Nigeria President Bola Tinubu
Nigerian officials are hoping that plans for a nationwide August 1 protest over the country’s soaring living costs will be jettisoned.
Nigerians, frustrated with the country’s crippling 34.2 per cent inflation, are calling for the demonstration on social media posts. The cost-of-living crisis was exacerbated last year when President Bola Tinubu cancelled a popular fuel subsidy and took steps that devalued the naira, hurting millions of Nigerians.
On Tuesday, the national assembly voted to more than double the monthly minimum wage of federal workers from 30,000 naira to 70,000 naira, about $43. That measure, which must still be approved by the president, has done little to dampen the calls for a nationwide demonstration.
“On the issue of the planned protest, Mr President does not see any need for that,” Information Minister Mohammed Idris said after a Cabinet meeting.
Idris said Tinubu wants the protesters to suspend their demonstration plans in order to give the president time to respond to the country’s economic hardships.
It is not immediately clear if Nigerians will heed the president’s call to avoid the demonstration, which some are calling the End Bad Governance in Nigeria protest.
“Some groups of people, self-appointed crusaders and influencers, have been strategizing and mobilizing potential protesters to unleash terror in the land under the guise of replicating the recent Kenya protests,” Kayode Egbetokun, Nigeria’s inspector general of police, warned.

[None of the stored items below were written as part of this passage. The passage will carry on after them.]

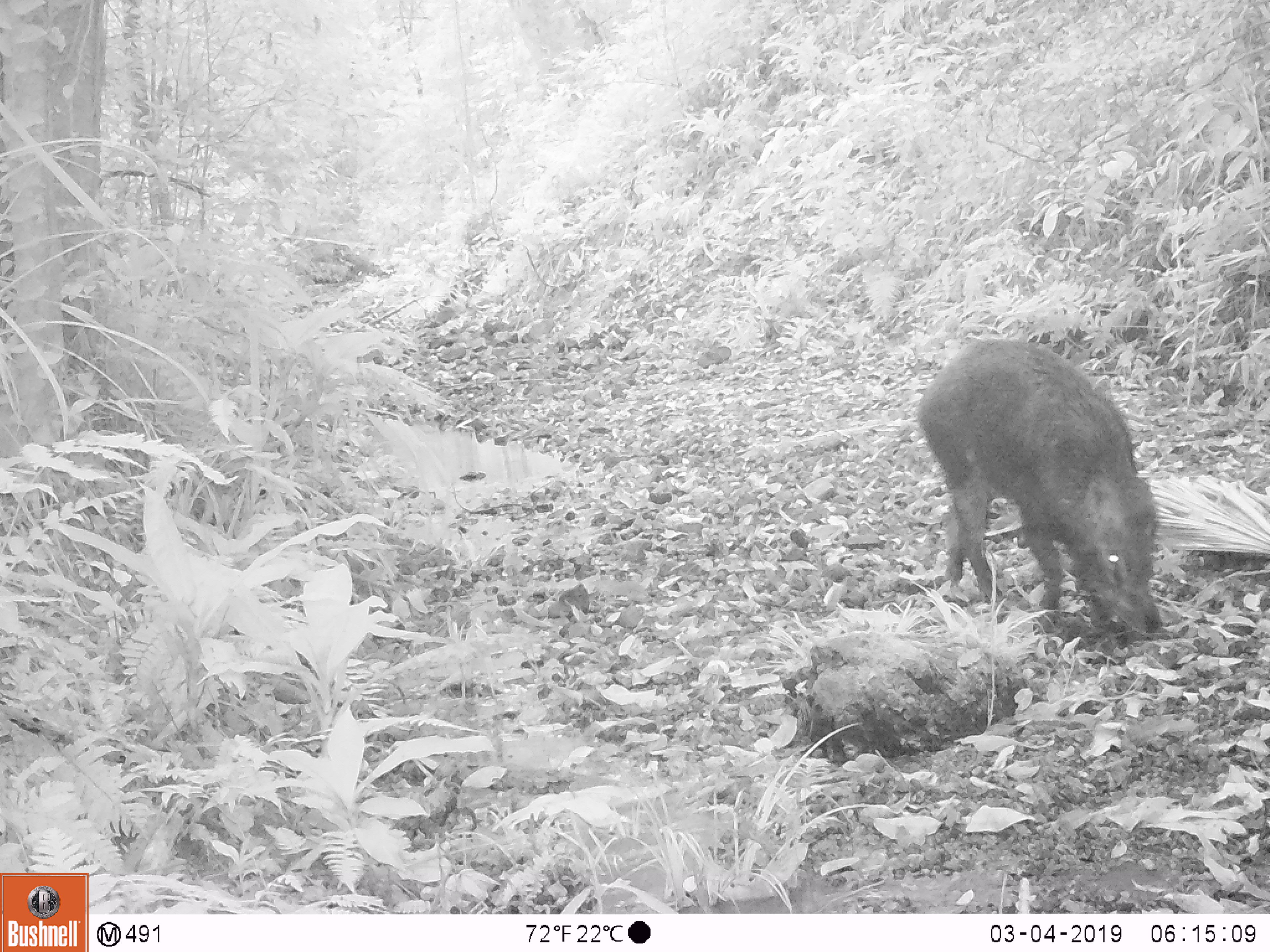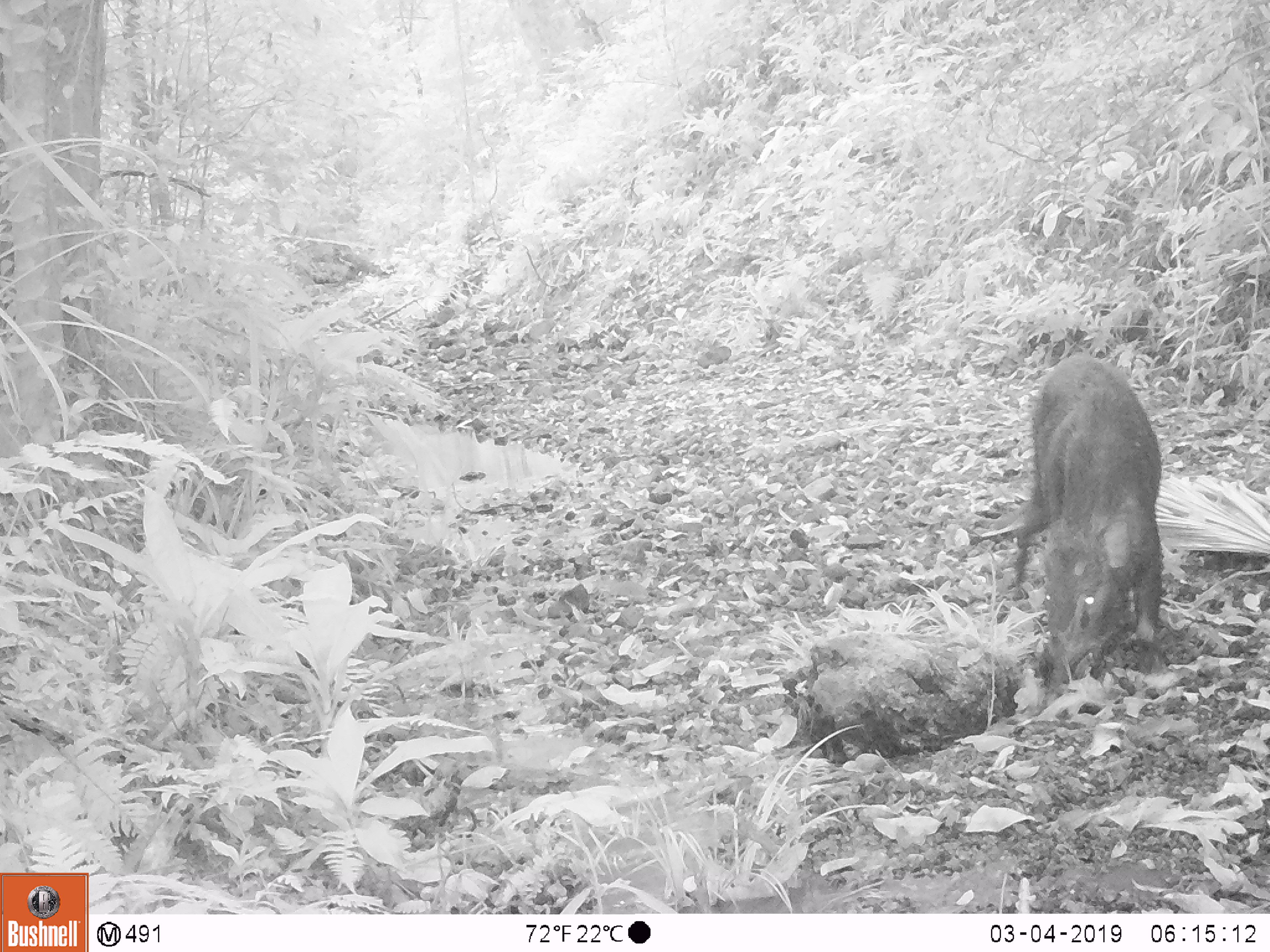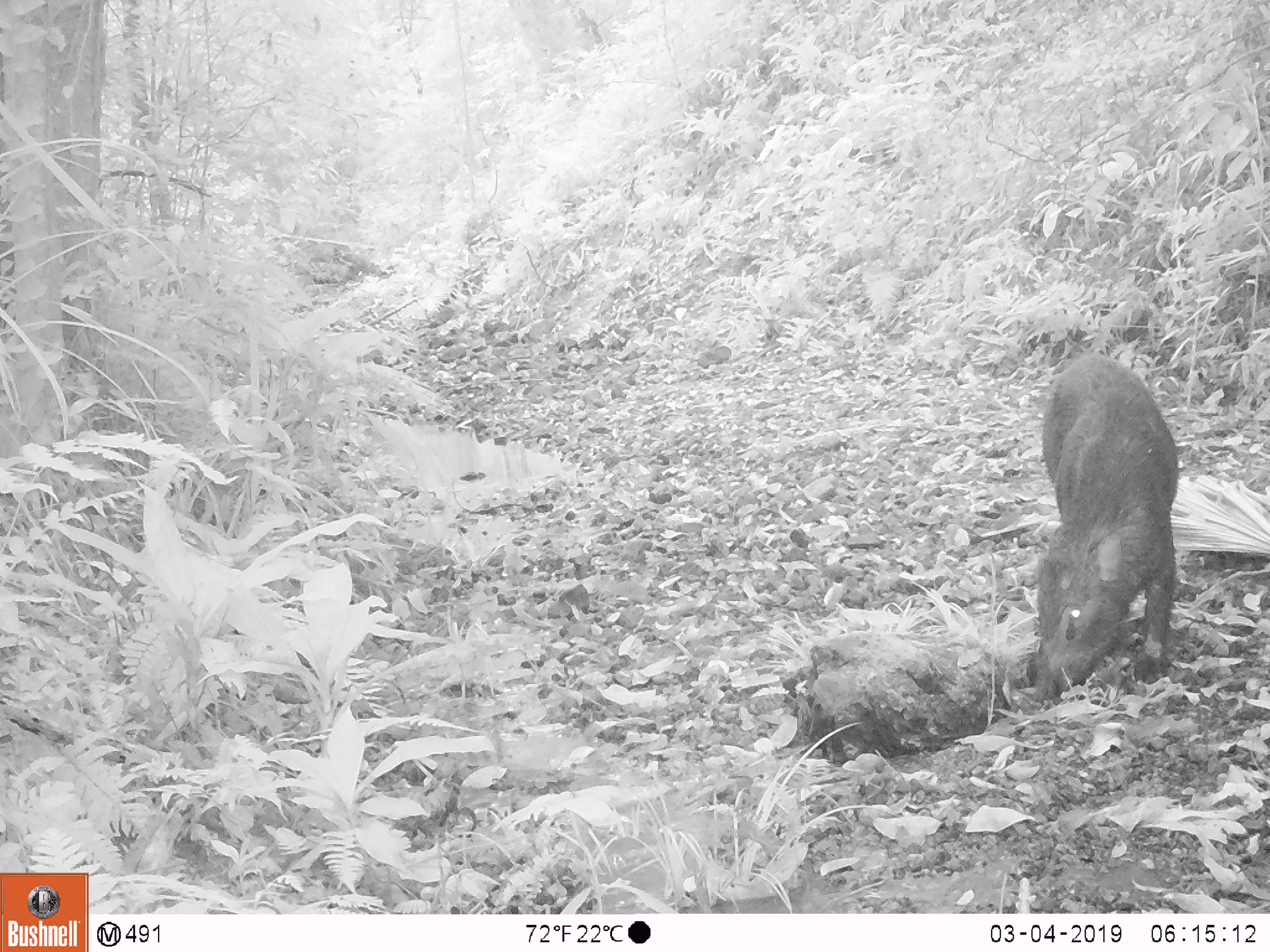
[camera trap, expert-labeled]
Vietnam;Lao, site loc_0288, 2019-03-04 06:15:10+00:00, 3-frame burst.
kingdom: Animalia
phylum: Chordata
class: Mammalia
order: Artiodactyla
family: Suidae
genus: Sus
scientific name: Sus scrofa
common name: eurasian wild pig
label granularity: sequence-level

Dozens of people have died in anti-government protests in Kenya in recent weeks. Nigerian officials are leery of a similar situation emerging in Nigeria.
“We must ensure that these protests do not snowball into violence or disorder,” Egbetokun said.

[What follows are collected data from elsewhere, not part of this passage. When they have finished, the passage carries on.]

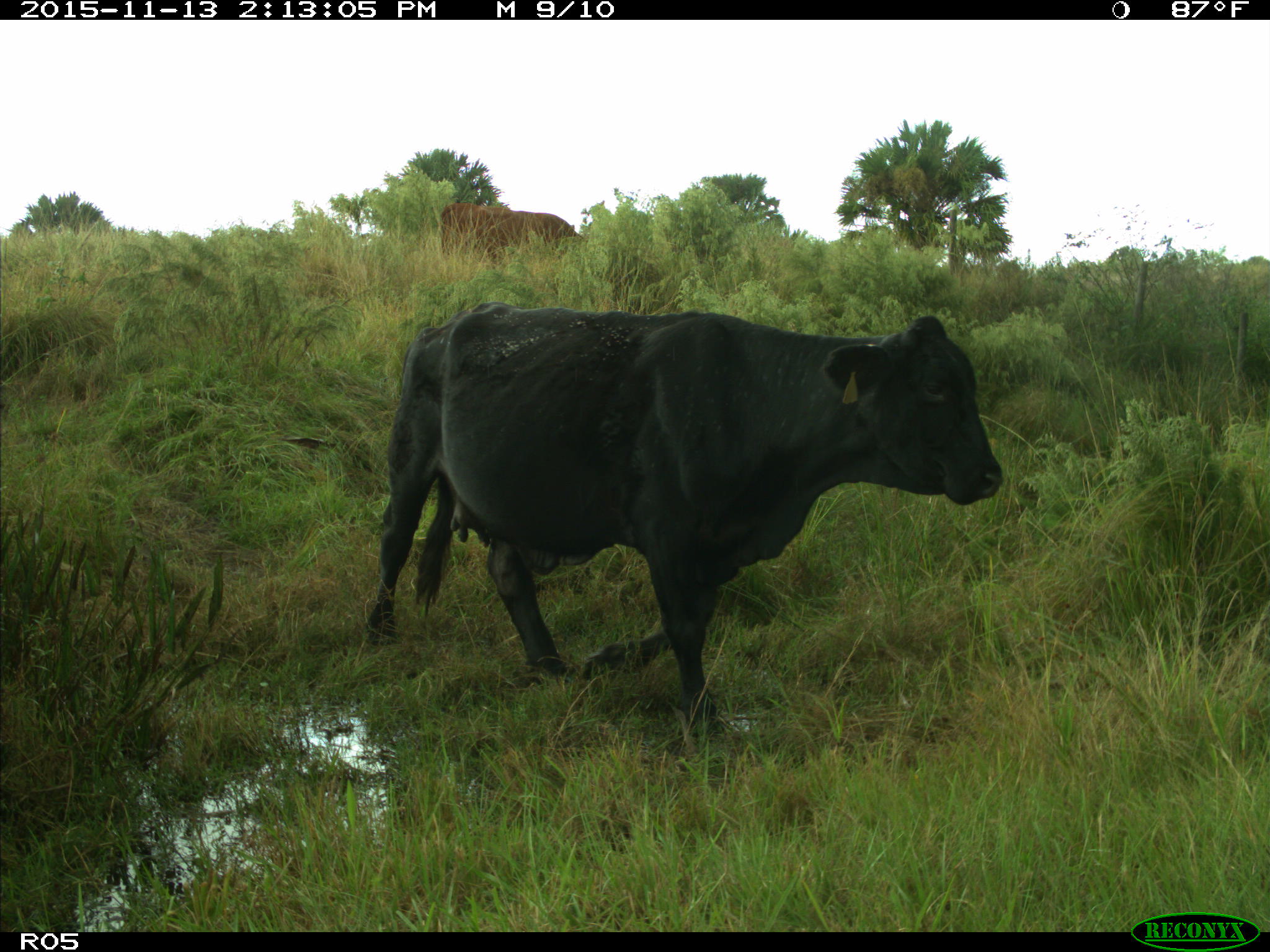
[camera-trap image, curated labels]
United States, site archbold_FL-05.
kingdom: Animalia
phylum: Chordata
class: Mammalia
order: Artiodactyla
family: Bovidae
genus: Bos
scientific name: Bos taurus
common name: domestic cow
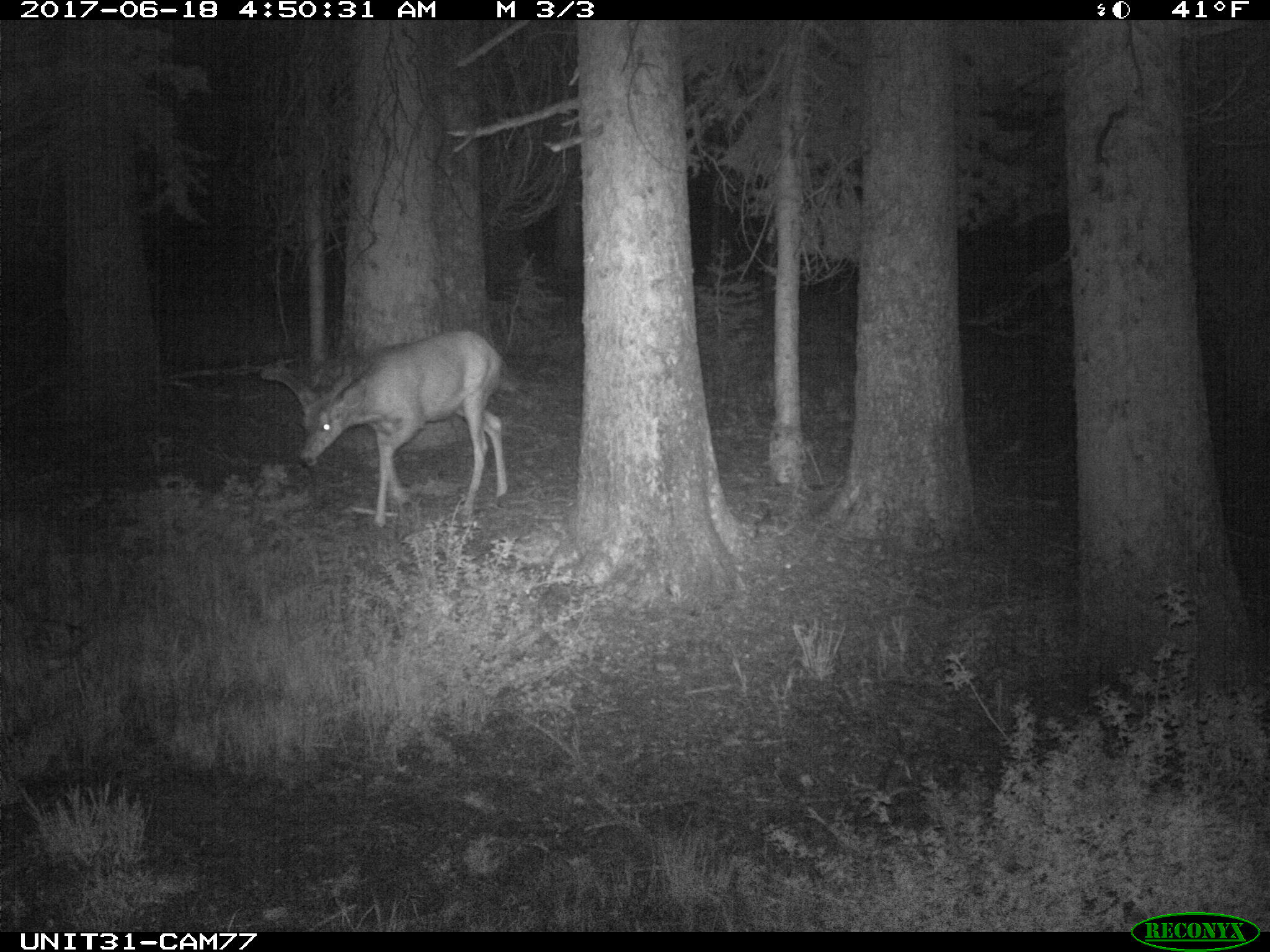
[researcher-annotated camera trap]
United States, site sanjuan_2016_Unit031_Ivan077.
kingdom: Animalia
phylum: Chordata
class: Mammalia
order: Artiodactyla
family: Cervidae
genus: Odocoileus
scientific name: Odocoileus hemionus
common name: mule deer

“This is a Nigerian family issue and all of us are looking at this issue very well,” Idris said. “We hope that peace will prevail at the end of the day.”
As in Kenya, organizers of the planned Nigerian protests have been faceless, calling for the protests using online platforms like Instagram and X. In Nigeria, the main complaint concerns the soaring cost of living, which many Nigerians blame on government economic policies.

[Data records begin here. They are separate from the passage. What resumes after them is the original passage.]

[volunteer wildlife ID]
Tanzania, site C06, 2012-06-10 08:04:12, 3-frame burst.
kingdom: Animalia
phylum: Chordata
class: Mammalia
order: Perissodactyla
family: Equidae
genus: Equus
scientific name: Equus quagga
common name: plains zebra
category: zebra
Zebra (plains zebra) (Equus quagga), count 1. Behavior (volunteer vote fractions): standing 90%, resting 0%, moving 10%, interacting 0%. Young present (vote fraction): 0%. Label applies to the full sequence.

Tinubu last year scrapped a popular fuel subsidy and sharply devalued the local currency, the naira, causing food and commodity prices to spiral upward.
Nigeria’s overall inflation is at its highest level in 28 years – more than 34 per cent. Food inflation is much higher. To make matters worse, widespread insecurity and climate change are affecting the ability of farmers to grow food.
Human rights activist Zariyi Yusuf says the ruling All Progressives Congress (APC) party has been making empty promises for years.
“What exactly would the government want time for, considering what they have done for the past decade?” Yusuf said. “They thrived primarily on protests, and they got into power from the streets, regardless [of] the flaws in the electoral process. I’ve never looked at Tinubu separately from the shadow of [former President Muhammadu] Buhari. I deal with them as the APC, and as far as that’s concerned, what time could the APC need?”
Earlier this month, authorities suspended taxes on certain food imports, including wheat, in an effort to lower prices. This week, the National Assembly passed a new national minimum wage into law after months of disputes with workers’ unions. Meanwhile, lawmakers pledged to slash their salaries by half and donate the rest for social intervention projects on food.
Yusuf said the main issues still need attention.
“The key things people are talking about – which is bad governance, which reflects in security, [and] very embarrassing economic policies – should be addressed,” he said. “The first step would be to reverse the pump price to where it was.”
In October 2020, Nigerian youths led massive protests against police brutality that ended in bloodshed after security forces opened fire on protesters.